Politika

Bahçeli: Avrupa'yı bahane etmek saptırma

MHP lideri Bahçeli, "Parti kapatma ve yargı bağımsızlığı konularında Avrupa'yı bahane etmek en büyük yalan ve saptırmadır" dedi.

11 Nisan 2010 03:00
T24 - MHP Genel Başkanı Devlet Bahçeli, "Parti kapatma ve yargı bağımsızlığı konularında Avrupa'yı bahane etmek en büyük yalan ve saptırmadır" dedi.


Bahçeli, partisinin Anadolu Gösteri Merkezi'nde düzenlenen "Bölge İstişare Toplantısı"nda yaptığı konuşmada, "Türkiye'nin her yönden çok ağır bir buhran hali yaşadığını, daha kritik bir dönemin de arifesinde bulunduğunu" ifade etti.


Başbakan Recep Tayyip Erdoğan'ın, 1991 yılında yayınladığı raporda, "Yıkıcı hususların siyaset alanına sokulması ve Anayasa'ya yedirilmesi için aşamalı Anayasa değişiklikleri" planlandığını iddia eden Bahçeli, sözlerini şöyle sürdürdü:


"Bugünkü tekliflerin içinde 'açılım' denen yıkımla ilgili maddelerin açıkça bulanmaması kimseyi aldatmamalıdır. Yapılmak istenen, bir sonraki Anayasa değişiklik paketlerinde yer alacak alçaklıkların önünün açılmasıdır, pürüzlerin şimdiden ortadan kaldırılmasıdır. Yıkım projelerinin uygulanmasında önüne çıkacak engellerin şimdiden temizlenmesidir. Yapılması düşünülen, ileride önümüze sürülecek ihanet projelerinin gelecekte adli takipten ve yasal engellerden kurtarılmasıdır. Yoksa iddia edildiği gibi AKP'nin demokrasi ve demokratikleşme, özgürlük ve özgürleşme, hukuk ve adalet aramak gibi bir inancı ve tasası yoktur."



'AB'de hesap vermeyi geciktiren bir başbakan örneği yok'



"Sanal Avrupalılaşma iddiaları"nın da AKP tarafından paravan yapıldığını ileri süren MHP Genel Başkanı Bahçeli, şunları söyledi:


"AKP zihniyetine göre milletimizi parçalara ayırmak da Avrupalı olmanın şartıdır, Anayasa vasıtası ile bölünmeye kapı aralamak da AB'nin gereğidir. Özellikle parti kapatma ve yargı bağımsızlığı konularında Avrupa'yı bahane etmek en büyük yalan ve saptırmadır. AB şartlarında, etnik bölücülük yapmak, bölünme çağrılarında bulunmak, anayasaya bölücülüğü uydurmak yoktur.

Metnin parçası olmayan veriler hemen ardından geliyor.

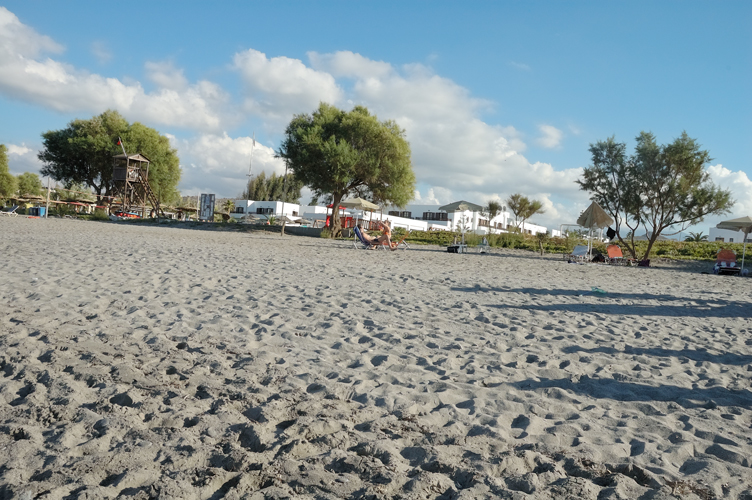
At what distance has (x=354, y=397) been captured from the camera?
319 centimetres

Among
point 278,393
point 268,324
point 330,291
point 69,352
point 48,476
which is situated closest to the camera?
point 48,476

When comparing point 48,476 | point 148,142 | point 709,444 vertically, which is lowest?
point 48,476

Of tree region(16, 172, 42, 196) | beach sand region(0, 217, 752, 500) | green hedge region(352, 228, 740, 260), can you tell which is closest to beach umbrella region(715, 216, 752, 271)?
green hedge region(352, 228, 740, 260)

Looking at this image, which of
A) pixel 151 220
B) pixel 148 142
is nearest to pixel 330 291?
pixel 151 220

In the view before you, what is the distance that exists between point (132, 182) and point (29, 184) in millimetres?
43768

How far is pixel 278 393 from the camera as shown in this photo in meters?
3.20

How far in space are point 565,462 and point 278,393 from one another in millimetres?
Answer: 1697

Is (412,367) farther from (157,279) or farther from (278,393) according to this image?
(157,279)

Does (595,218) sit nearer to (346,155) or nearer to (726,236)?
(346,155)

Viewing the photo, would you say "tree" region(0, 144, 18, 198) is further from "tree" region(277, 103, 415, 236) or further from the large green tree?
"tree" region(277, 103, 415, 236)

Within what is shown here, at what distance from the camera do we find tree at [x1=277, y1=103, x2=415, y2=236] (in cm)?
2744

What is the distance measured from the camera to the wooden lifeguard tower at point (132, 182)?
3598 centimetres

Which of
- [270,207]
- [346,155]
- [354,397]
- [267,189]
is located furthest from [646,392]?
[267,189]

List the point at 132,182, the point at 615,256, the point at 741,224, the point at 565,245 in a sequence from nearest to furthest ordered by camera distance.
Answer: the point at 741,224 < the point at 615,256 < the point at 565,245 < the point at 132,182
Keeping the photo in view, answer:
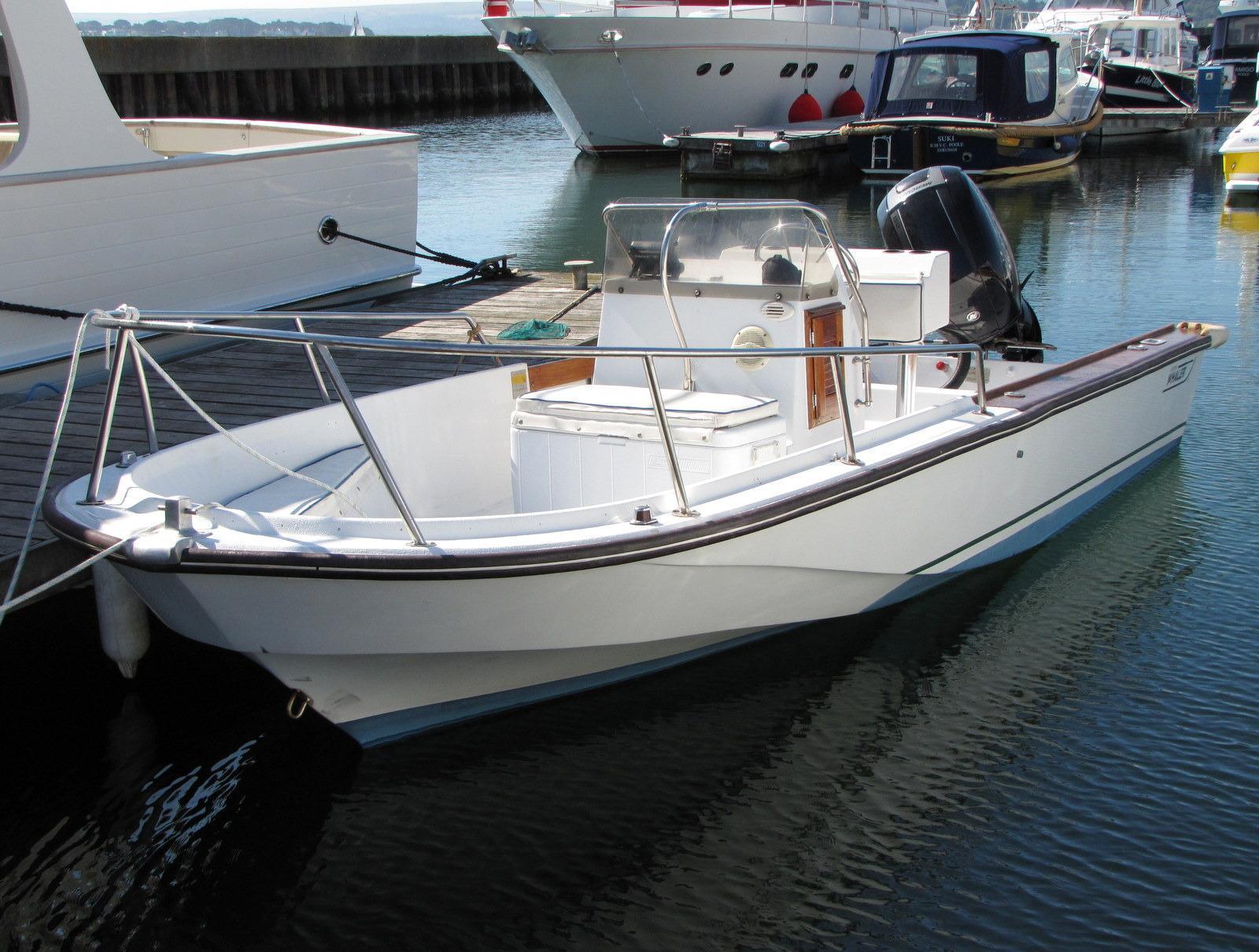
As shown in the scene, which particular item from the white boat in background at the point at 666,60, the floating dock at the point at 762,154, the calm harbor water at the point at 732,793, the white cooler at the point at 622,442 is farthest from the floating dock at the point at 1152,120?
the white cooler at the point at 622,442

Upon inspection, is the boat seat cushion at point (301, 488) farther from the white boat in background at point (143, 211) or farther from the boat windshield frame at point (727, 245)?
the white boat in background at point (143, 211)

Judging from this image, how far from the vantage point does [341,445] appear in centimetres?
559

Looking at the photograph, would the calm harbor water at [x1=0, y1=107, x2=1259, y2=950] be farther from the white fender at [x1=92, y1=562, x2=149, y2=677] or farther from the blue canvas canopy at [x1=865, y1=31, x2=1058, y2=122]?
the blue canvas canopy at [x1=865, y1=31, x2=1058, y2=122]

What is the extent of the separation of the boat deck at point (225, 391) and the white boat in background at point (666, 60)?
16.1 meters

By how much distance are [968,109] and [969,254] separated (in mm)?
15086

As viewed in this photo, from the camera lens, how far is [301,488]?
16.6 feet

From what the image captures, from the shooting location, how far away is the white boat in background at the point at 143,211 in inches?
325

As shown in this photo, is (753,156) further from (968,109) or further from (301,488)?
(301,488)

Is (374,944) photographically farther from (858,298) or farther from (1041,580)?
(1041,580)

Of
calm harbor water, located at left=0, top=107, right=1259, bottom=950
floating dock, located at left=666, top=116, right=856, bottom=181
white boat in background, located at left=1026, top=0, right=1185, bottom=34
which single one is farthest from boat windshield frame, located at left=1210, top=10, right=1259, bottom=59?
calm harbor water, located at left=0, top=107, right=1259, bottom=950

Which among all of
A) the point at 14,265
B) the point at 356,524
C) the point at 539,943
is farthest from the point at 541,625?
the point at 14,265

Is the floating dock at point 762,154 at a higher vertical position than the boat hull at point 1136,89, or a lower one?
lower

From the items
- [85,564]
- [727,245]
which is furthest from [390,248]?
[85,564]

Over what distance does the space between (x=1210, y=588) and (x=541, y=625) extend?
3.51 m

Adalet önünde hesaptan kaçan, milletvekili dokunulmazlığına sığınan adalet kaçkını başbakan ve bakanlar Avrupa'da yoktur.


AB ülkelerinde yolsuzlukları aklamak, yaptıklarını suç olmaktan çıkartmak için kendine göre yargı sistemi arayışına giren iktidar partileri de yoktur. AB'de hakkında 'kalpazanlık ve evrakta sahtecilik' suçlamalarıyla dosyası Meclis'te duran ve hesap vermeyi geciktiren bir başbakan örneği de yoktur. Ve bütün bu gerekçeler ve paravanlar ülkemizi karanlık bir maceraya sürüklemek isteyenlerin bahanelerinden başka bir anlam taşımamaktadır.


Evet, anayasa değişmelidir. Buna ihtiyaç vardır. Ancak bu önce ahlaka uygun yöntemlerle, başkalarına saygı gösteren bir anlayışla, farklı düşüncelere kulak veren bir etik yaklaşımla, toplumun tamamını dinleyen bir geniş görüşle, azami uzlaşma kanallarının arayışı ile yapılmalıdır. Bugün bunların ve beklentilerimizin hiçbirisi karşımızda yoktur. Bu, Anayasa değişikliklerine usulden karşı çıkışımızın birinci yönüdür. Diğeri ise önerilerimizin dikkate alınmamasına yönelik itirazlarımızdır."